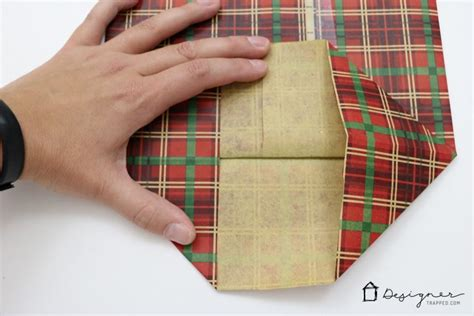How To Fold Wrapping Paper Into A Bag - how to make a diy gift bag for designer trapped
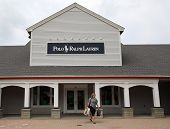 WOODBURY COMMON - JULY 9: Shoppers walk past a Ralph Lauren Polo retail clothing outlet store in Woodbury Common, New York, on Tuesday, July 9, 2013.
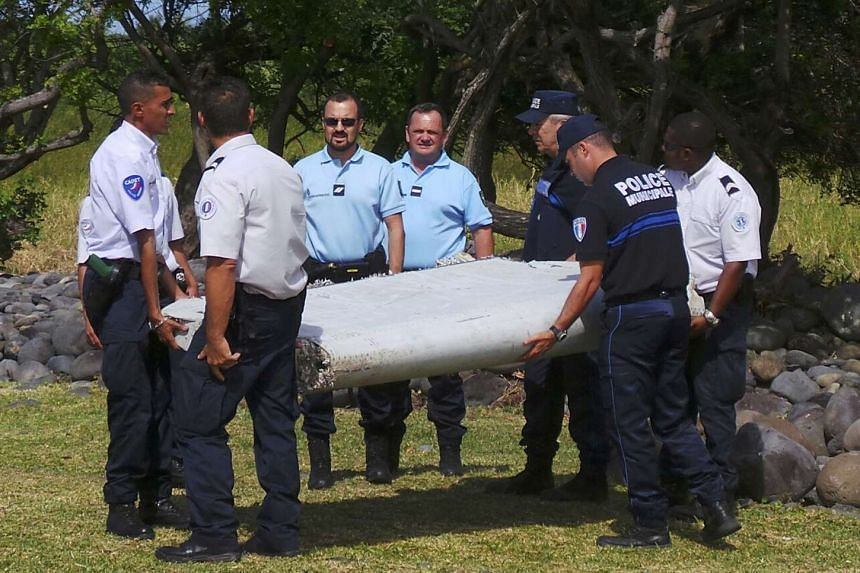 French gendarmes and police carry a large piece of plane debris which was found on the beach in Saint-Andre, on the French Indian Ocean island of La Reunion, in this picture taken July 29, 2015.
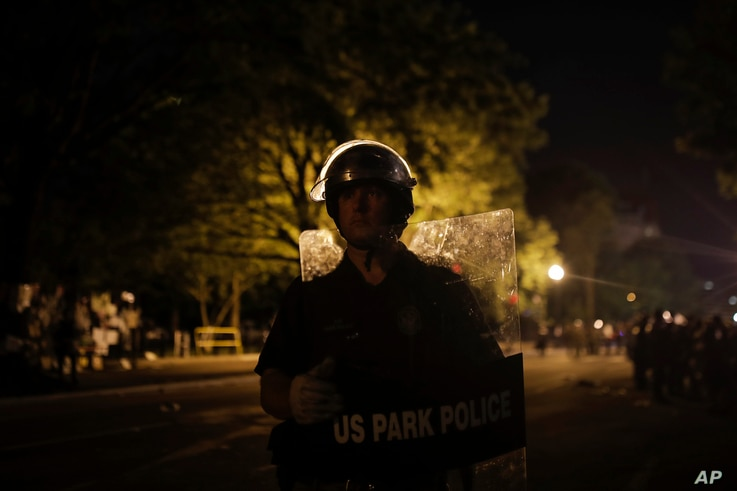 A. U.S. Park Police officer stands as police close the area around Lafayette Park near the White House after protesters tried…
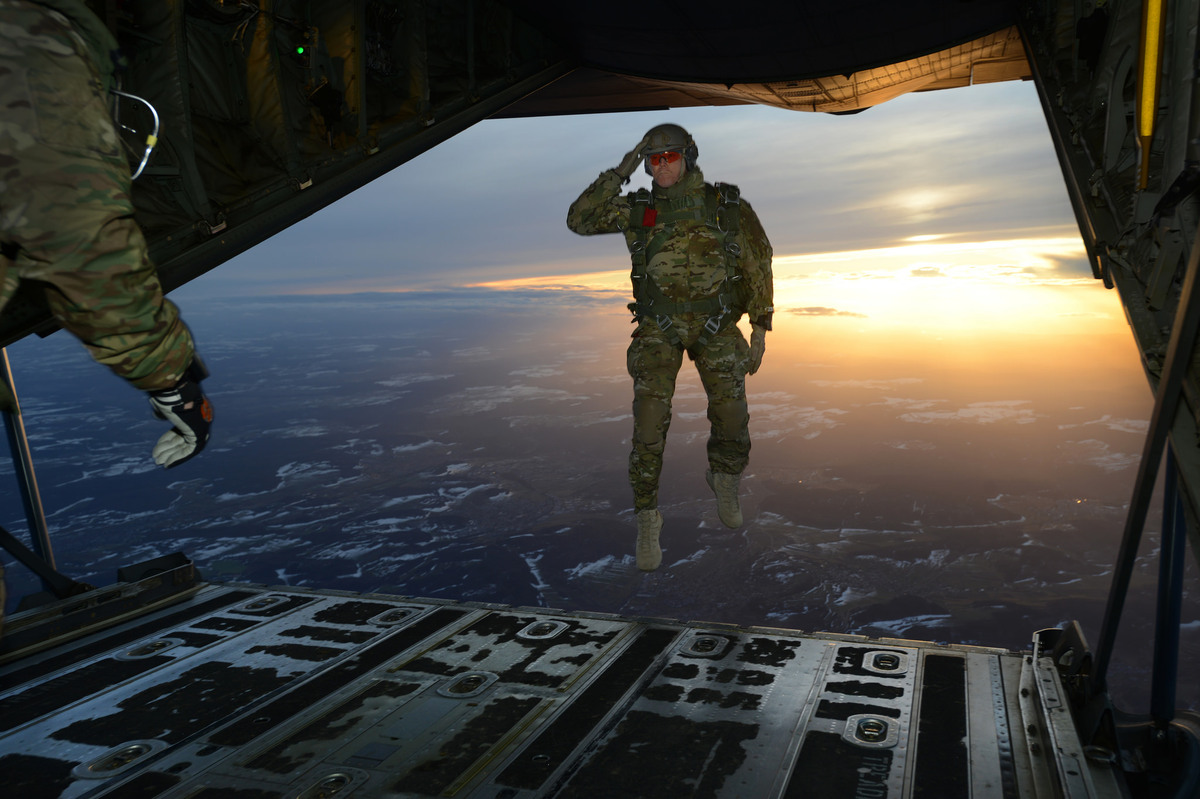 A U.S. Soldier assigned to 1st Battalion, 10th Special Forces Group (Airborne) salutes his fellow Soldiers while jumping out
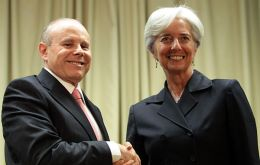 IMF chief Lagarde (R) with Finance minister Mantega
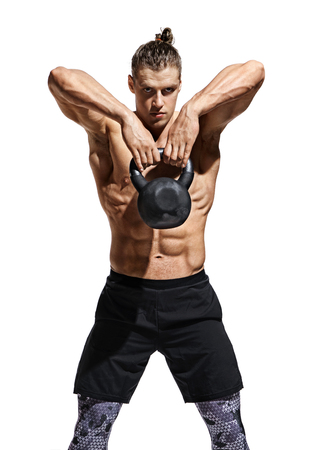 Joven musculoso entrenando con pesas rusas. Foto de hombre atlético con torso y físico perfecto sobre fondo blanco. Fuerza y motivación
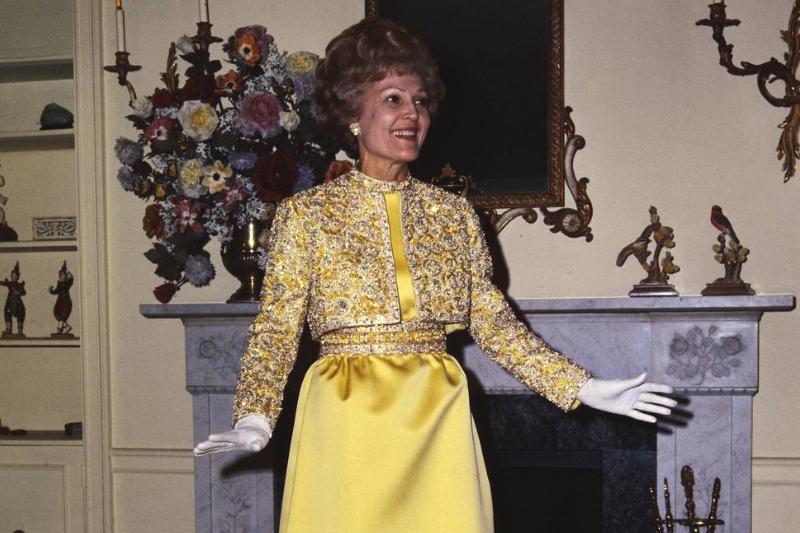 In her apartment, Pat Nixon models the gown that she wore to the Inaugural Ball.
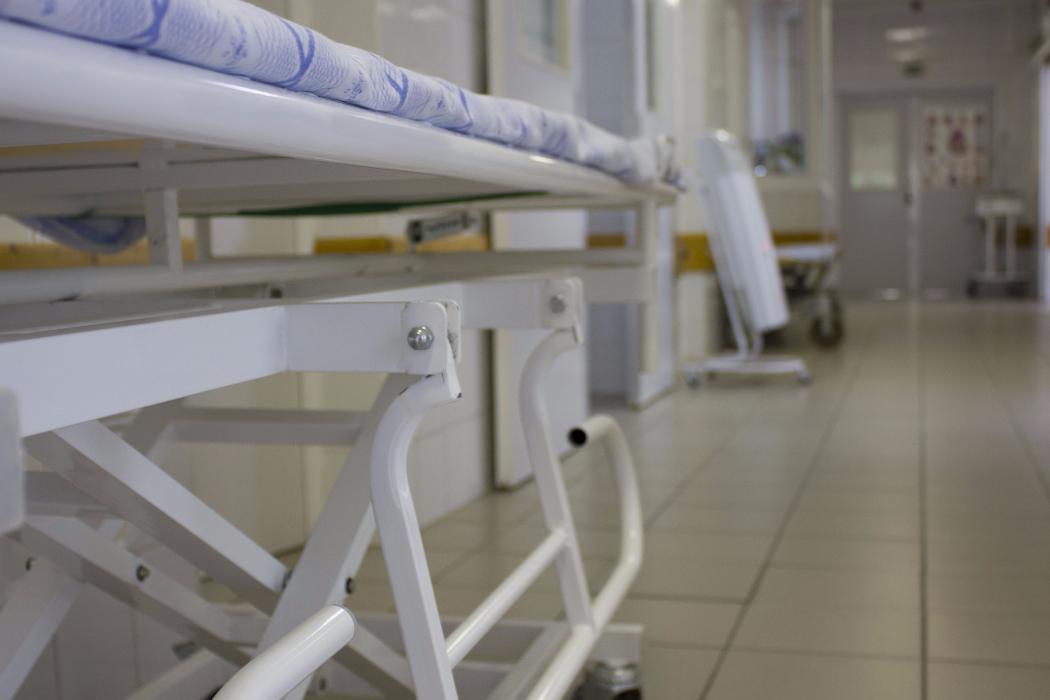 bed in hospital corridor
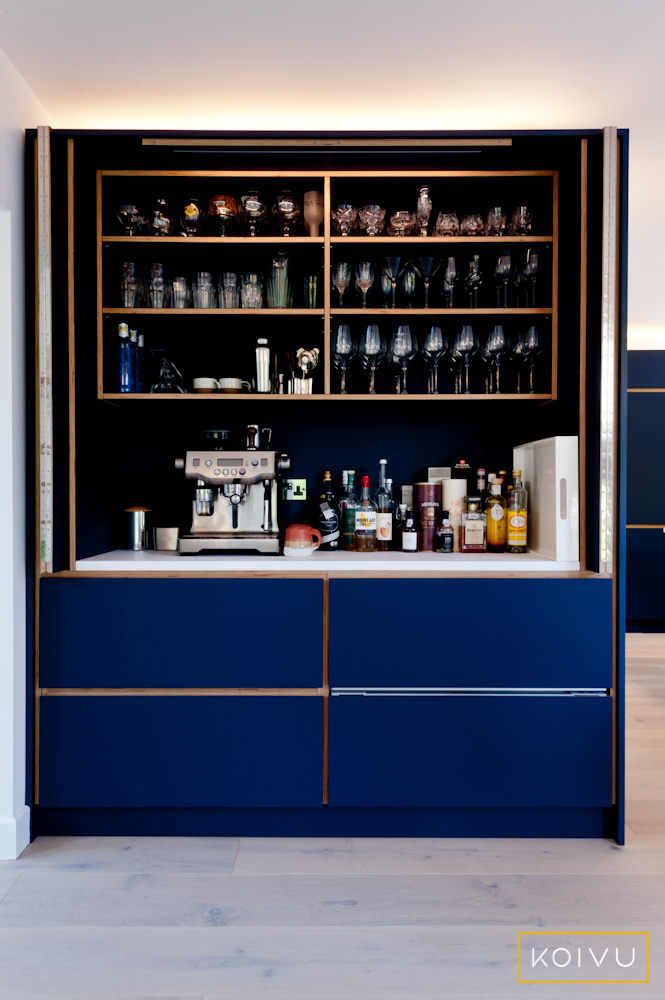 A unique butler cupboard incorporated into a bespoke Koivu kitchen design.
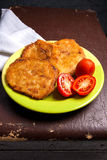 Potato pancakes with meat and tomatoes on green plate in Belarus Stock Image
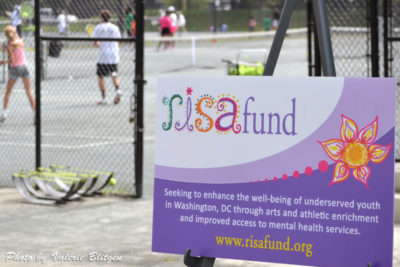 Risa Fund sign at tennis event
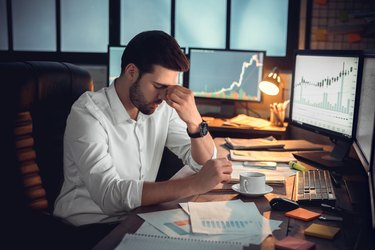 Depressed frustrated trader tired of overwork or stressed by bankruptcy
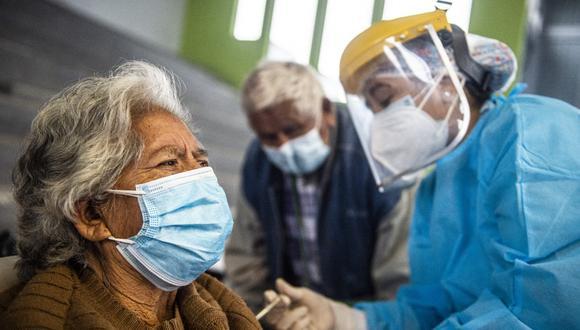 Un trabajador de salud inocula una dosis de la vacuna Pfizer-BioNTech contra COVID-19 a una persona mayor, en un centro de vacunación en Lima el 23 de abril de 2021. (Foto: ERNESTO BENAVIDES / AFP)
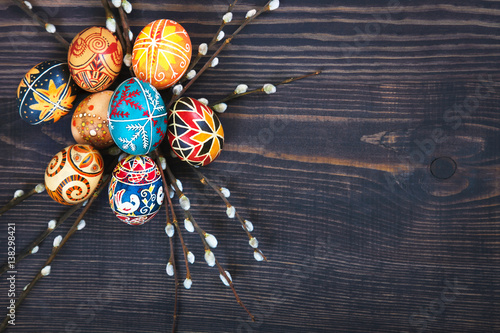 Photo  Easter eggs with willow twigs on a wooden plank table.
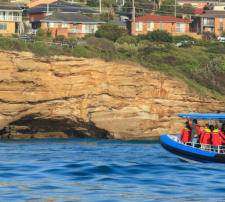 Coastal sightseeing boat near Caves Beach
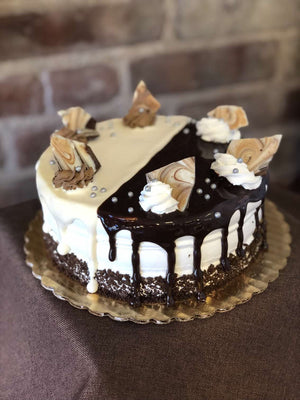 This cake is covered half by a marshmallow drip and half by a chocolate glaze! Each side is also adorned with white and milk chocolate morsels atop dollops of vanilla and chocolate whipped cream while decorated with edible nonpareils.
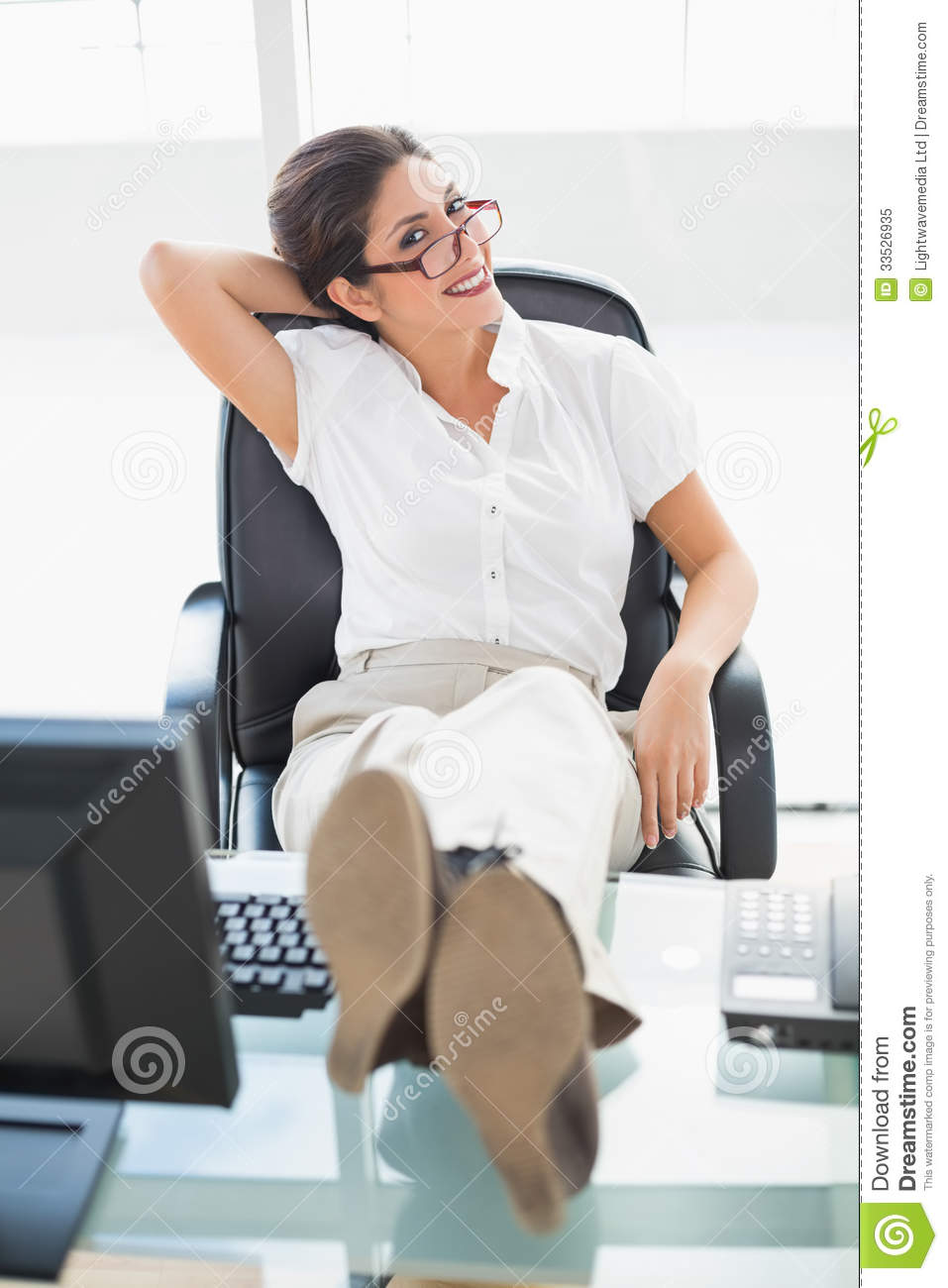 Relaxed Businesswoman Sitting At Her Desk With Her Feet Up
# # # # #
## Task statement
Pictures do not go in the copy; print every entry exactly as it stands.

## Result for this exercise
How To Fold Wrapping Paper Into A Bag - how to make a diy gift bag for designer trapped
 WOODBURY COMMON - JULY 9: Shoppers walk past a Ralph Lauren Polo retail clothing outlet store in Woodbury Common, New York, on Tuesday, July 9, 2013.
 French gendarmes and police carry a large piece of plane debris which was found on the beach in Saint-Andre, on the French Indian Ocean island of La Reunion, in this picture taken July 29, 2015.
 A. U.S. Park Police officer stands as police close the area around Lafayette Park near the White House after protesters tried…
 A U.S. Soldier assigned to 1st Battalion, 10th Special Forces Group (Airborne) salutes his fellow Soldiers while jumping out
 IMF chief Lagarde (R) with Finance minister Mantega
 Joven musculoso entrenando con pesas rusas. Foto de hombre atlético con torso y físico perfecto sobre fondo blanco. Fuerza y motivación
 In her apartment, Pat Nixon models the gown that she wore to the Inaugural Ball.
 bed in hospital corridor
 A unique butler cupboard incorporated into a bespoke Koivu kitchen design.
 Potato pancakes with meat and tomatoes on green plate in Belarus Stock Image
 Risa Fund sign at tennis event
 Depressed frustrated trader tired of overwork or stressed by bankruptcy
 Un trabajador de salud inocula una dosis de la vacuna Pfizer-BioNTech contra COVID-19 a una persona mayor, en un centro de vacunación en Lima el 23 de abril de 2021. (Foto: ERNESTO BENAVIDES / AFP)
 Photo  Easter eggs with willow twigs on a wooden plank table.
 Coastal sightseeing boat near Caves Beach
 This cake is covered half by a marshmallow drip and half by a chocolate glaze! Each side is also adorned with white and milk chocolate morsels atop dollops of vanilla and chocolate whipped cream while decorated with edible nonpareils.
 Relaxed Businesswoman Sitting At Her Desk With Her Feet Up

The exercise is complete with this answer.